The Peterborough Examiner

City council schedule to change for 2019

- JOELLE KOVACH Examiner Staff Writer

City council voted a final time Monday night to change the schedule for council meetings in 2019, even though one citizen said there wasn’t enough public consultati­on on the matter.

Marie Bongard told council that although citizens could fill in a survey about the best times to hold council meetings, that survey was online – making it inaccessib­le to many seniors.

“Lots of people were excluded in this survey,” Bongard said.

Still, council voted to implement the schedule changes.

Meetings will start at 6 p.m. instead of 5:30 p.m. on Mondays, starting in 2019, and will operate on a four-week cycle instead of the current three-week cycle under the new schedule.

Under the current arrangemen­t – adopted in January – councillor­s meet as the general committee on week one, take a break on week two and meet as city council on week three.

But the arrangemen­t needs tweaking, states a city staff report, because several special meetings called this year to deal with a surfeit of reports at general committee meetings.

On occasions when it appeared there would be too much business to cover in a single sitting, special meetings were called (allowing agenda items to be spread over two meetings, instead of one).

This led to unpredicta­bility for the public, states the staff report: some citizens were unsure when meetings were taking place.

That’s because there were 11 special meetings called – some on short notice, some on evenings when there was no regularly scheduled meeting.

The new proposal is for a fourweek cycle: on weeks one and two, general committee will meet. There will be no meeting on week three, and then on week four there will be a council meeting.

If there are five Mondays in a month, there will be no meeting on that fifth Monday.

Also at the meeting Monday:

Police office at terminal

Council voted a final time to allow Peterborou­gh Police to open a small office in an unused cafe space in the downtown bus terminal as part of a larger effort to increase security.

A new city staff report states that over the last year, there have been two reports of sexual assaults in the stairwells at the upper-level Simcoe Street park-

ing garage, which have no security cameras.

The garage has also had 25 vehicle break-ins between April and June, and city police are called to the area about 13 times a month.

Council had a preliminar­y plan to renovate the empty cafe in the bus terminal so it can serve as a mini-police office, at a cost of $50,000 – now the plan is ratified.

There are also other security upgrades planned for the parking garage: a second full-time security guard, for instance at a $62,000 cost for a year, as well as security cameras in the stairwells for $42,000, panic alarms on all parking levels for $12,000 and new

LED lighting.

New Public Works yard

Council voted a final time to spend $23.5 million – rather than $22.5 million, as planned last year — to renovate a city-owned property on Webber Avenue to serve as the new city public works yard.

The city bought the former Coach Canada property on Webber a few years ago for conversion into a new public works yard. The idea was to move the yard there from an overcrowde­d site on Townsend Street.

The renovation on Webber Avenue started last fall and is expected to take a year – until this fall – to be done.

On Sept. 17, councillor­s gave preliminar­y approval to increase the project budget by $1 million. Now that plan has been ratified.

A staff report explains that the cost overrun is due to factors such as soil contaminat­ion and poor site drainage.

There was also an issue with the roof of the former Coach Canada office building, the report states, as well as a problem with the structural steel in the large on-site garage.

In early 2017, council hired J.R. Certus Constructi­on Co. Ltd., of Vaughan, to do the renovation­s.

Parking restrictio­ns on Rubidge St.

Council approved a new staff plan to allow only 15 minutes of free parking along Rubidge St., outside Rubidge Hall retirement home, rather than the current 60-minute limit.

The free parking zone outside Rubidge Hall is meant for Handi Vans to come and go, states a new city staff report.

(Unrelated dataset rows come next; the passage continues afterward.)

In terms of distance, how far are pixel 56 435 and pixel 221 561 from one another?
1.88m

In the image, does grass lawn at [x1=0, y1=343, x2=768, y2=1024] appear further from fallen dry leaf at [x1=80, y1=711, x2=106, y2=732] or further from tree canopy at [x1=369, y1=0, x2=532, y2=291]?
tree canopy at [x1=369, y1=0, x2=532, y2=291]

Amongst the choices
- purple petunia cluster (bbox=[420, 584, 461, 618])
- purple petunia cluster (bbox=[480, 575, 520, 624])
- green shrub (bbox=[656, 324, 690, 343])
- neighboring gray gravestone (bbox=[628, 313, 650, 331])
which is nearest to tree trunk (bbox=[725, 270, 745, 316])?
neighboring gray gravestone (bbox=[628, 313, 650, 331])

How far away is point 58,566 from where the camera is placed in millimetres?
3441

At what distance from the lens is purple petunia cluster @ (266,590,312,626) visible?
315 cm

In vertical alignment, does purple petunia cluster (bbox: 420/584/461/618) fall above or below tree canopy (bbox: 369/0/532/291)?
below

But lately staff have noticed motorists parking there and doing errands elsewhere in the neighbourh­ood, making it difficult for the Handi-Vans to pull up.

Council voted a first time on Monday and then ratified the vote the same evening since it’s the last meeting of the term.

East City land:

A thin strip of land along the recreation­al trail off Hunter St. E., in the commercial core of East City, was declared surplus by council and sold for potential developmen­t.

Councillor­s ratified a plan Monday to sell the vacant land at 115 Hunter St. E. and 124 Robinson St. to Ashburnham Realty and to Graham Hawkins.

The lands are adjacent to the Rotary Trail just east of the building that houses Matsu Sushi on Hunter St. E.